*** Opening Excerpt ***
NMD update From BASIC 10/04/01
There are six items this week.
The first piece is a report from the CATO Institute examining the nature of the threat posed to the United States by so-called "rogue states". The report argues that US threat assessments do not pay sufficient attention to the intentions of these nations and focus too exclusively on their capabilities. The report argues that encouraging political developments in countries like North Korea and Iran would perhaps be a more fruitful means of increasing US security than attempting to build a missile defence shield.
The second piece, a report from the Carnegie non-Proliferation Project, assesses the current state of ballistic missile proliferation in the Middle East. While highly unnerving, it does appear that efforts to acquire ballistic missile technology on the part of these states is motivated more by regional concerns than by an attempt to threaten either the United States or Europe.
The third piece concerns a recent assessment by the Ballistic Missile Defence Organization of the cost of the various missile defence systems it is currently developing. Excluding possible additional programs that might be requested by the new Bush Administration, the projected figure offered is in excess of $100 billion.
The fourth item is a report on the current state of the NMD systems testing programme. Already way behind schedule it looks as though the next test may be delayed until some time in the summer owing to technical difficulties.
The fifth item details the latest news concerning the nomination of John Bolton to the post of under-secretary of state for arms control and international security and the last piece are three useful missile defence related links on the CEIP website.
I hope this is useful. If you have any comments or suggestions regarding this service please e-mail me at mbromley@basicint.org. If you would like to know more about the work of BASIC please visit our website at http://www.basicint.org.
1) "The Rogue State Doctrine and National
Missile Defense" by Ivan Eland with Daniel Lee of the Cato Institute
2) "Missile Arsenals in the Middle East",
PROLIFERATION BRIEF, Vol. IV - No. 3, March 15, 2001
3) "U.S. Missile-Defense Costs To Exceed
$100 Billion" by John M. Donnelly, Defense Week, 2 April 2001
4) "NMD, Live-Launch Booster Tests Continue
To Slip" Aerospace Daily, 28 March 2001
5) "The Armageddon Nominee", Editorial,
The Boston Globe, April 2, 2001
6) Useful Missile Defence links on CEIP
website
1) "The Rogue State Doctrine and National Missile Defense" by Ivan Eland with Daniel Lee
Ivan Eland is director of defense policy studies at the Cato Institute. Daniel Lee was a research assistant at the Cato Institute.
Executive Summary
The Clinton administration underestimated
the technological ability of several of the "rogue" states to develop long-range
missiles and politicized its intelligence estimate. However, missile threats
to the United States from any one of those states also depend on the intentions
of that state and political developments that might affect those intentions.
*** Closing Excerpt ***
*** Opening Provided material ***
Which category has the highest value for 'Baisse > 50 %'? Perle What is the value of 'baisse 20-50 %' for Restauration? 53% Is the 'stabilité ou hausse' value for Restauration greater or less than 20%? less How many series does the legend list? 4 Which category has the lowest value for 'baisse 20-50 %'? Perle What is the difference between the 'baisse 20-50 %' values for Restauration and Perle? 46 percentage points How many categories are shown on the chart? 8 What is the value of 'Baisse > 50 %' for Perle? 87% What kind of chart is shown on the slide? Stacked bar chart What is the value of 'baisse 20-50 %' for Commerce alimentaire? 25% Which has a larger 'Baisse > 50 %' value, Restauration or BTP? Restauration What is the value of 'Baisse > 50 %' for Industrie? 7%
*** Closing Provided material ***
*Apply what you read*:
a) List the titles that appear in quotation marks in the numbered list of pieces in the NMD update.
b) Write the next part of the NMD update, picking up right after its last sentence.

*Set of answers*:
a)
"The Rogue State Doctrine and National Missile Defense"
"Missile Arsenals in the Middle East"
"U.S. Missile-Defense Costs To Exceed $100 Billion"
"NMD, Live-Launch Booster Tests Continue To Slip"
"The Armageddon Nominee"

b)
Since early 1999 significant positive political developments have occurred in the "rogue" states most likely to develop long-range missiles. The United States has agreed to lift some of the economic sanctions against North Korea-the nation that would first have the technological capability to threaten the United States with missiles- in exchange for a suspension of its testing of missiles. North Korea is rapidly improving its relations with South Korea and the West. Iran-the next most capable "rogue" nation in missile technology-is haltingly liberalizing at home and improving relations with its neighbors and the West. That thaw could eventually lead to improving relations with the United States. Iraq's missile capability continues to be hampered by the effects of wars and embargoes on military technology.
Such positive political developments would allow the Bush administration to slow the development and deployment of a limited land-based national missile defense. More time can be taken to thoroughly develop and test under realistic conditions the most technologically challenging weapon ever built (so far test results have been mixed). Even if, despite favorable international developments, the threat arises quickly, rushing deployment of missile defense will ultimately delay the fielding and increase the cost of a system that actually works.
For the full report visit http://www.cato.org/pubs/fpbriefs/fpb65.pdf
2) "Missile Arsenals in the Middle East", PROLIFERATION BRIEF, Vol. IV - No. 3, March 15, 2001
by the Carnegie Non-Proliferation Project
In a region where tensions are high but distances between capitals are short, ballistic missile proliferation in the Middle East is cause for concern. This brief summarizes the detailed information on missile proliferation available at the Project's web site - www.ceip.org/npp.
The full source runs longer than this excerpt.